Also available synthetic or recombination form produces HIV albumen disclosed herein or its immunogenicity part.Be less than about 100 amino acid and usually be less than about 50 amino acid whose synthetic polypeptide and can prepare with the technology that those of ordinary skills know.For example, this class polypeptide can be synthetic with any solid phase technique for utilizing, such as the Merrifield solid phase synthesis process, wherein amino acid be added to successively on the amino acid chain that is prolonging (be found in as, Merrifield, U.S. chemical institute magazine (J.Am.Chem.Soc.85:2149-2146,1963).The polypeptide automatic synthesizer can be available from such as branch of Perkin Elmer/ applying biological system (Foster city, the producer such as CA), and can operating by the indication of manufacturer.

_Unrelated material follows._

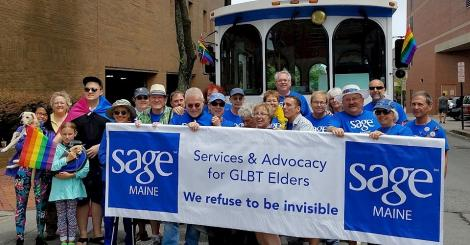 A photo of many SAGE Maine members at a pride parade. They are holding a banner with the SAGE Maine logo.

The generation of all can recombinating of any aforementioned polypeptides, the dna sequence dna that is about to coded polypeptide inserts in the expression vector, and in suitable host marking protein.In all expression vectors known to those of ordinary skills any all can be used to express recombinant polypeptide of the present invention.Transform or transfection contain in any suitable host cell of expression vector of recombinant polypeptide coding DNA molecule and all can express.Suitable host cell comprises prokaryotic, yeast and higher eucaryotic cells.Preferred used host cell is Escherichia coli, yeast or cells of mamma animals system, such as Chinese hamster ovary celI.The naturally occurring polypeptide of dna sequence dna codified, the natural part that has polypeptide expressed in this way, or their other variant.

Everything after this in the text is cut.